● Task directions: The records below need to be copied in full. Match them exactly.

━━━━━ Data supplied ━━━━━

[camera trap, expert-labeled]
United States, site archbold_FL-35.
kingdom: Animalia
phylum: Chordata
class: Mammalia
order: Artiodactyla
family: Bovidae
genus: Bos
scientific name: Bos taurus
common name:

━━━━━

● Completed task:
[camera trap, expert-labeled]
United States, site archbold_FL-35.
kingdom: Animalia
phylum: Chordata
class: Mammalia
order: Artiodactyla
family: Bovidae
genus: Bos
scientific name: Bos taurus
common name:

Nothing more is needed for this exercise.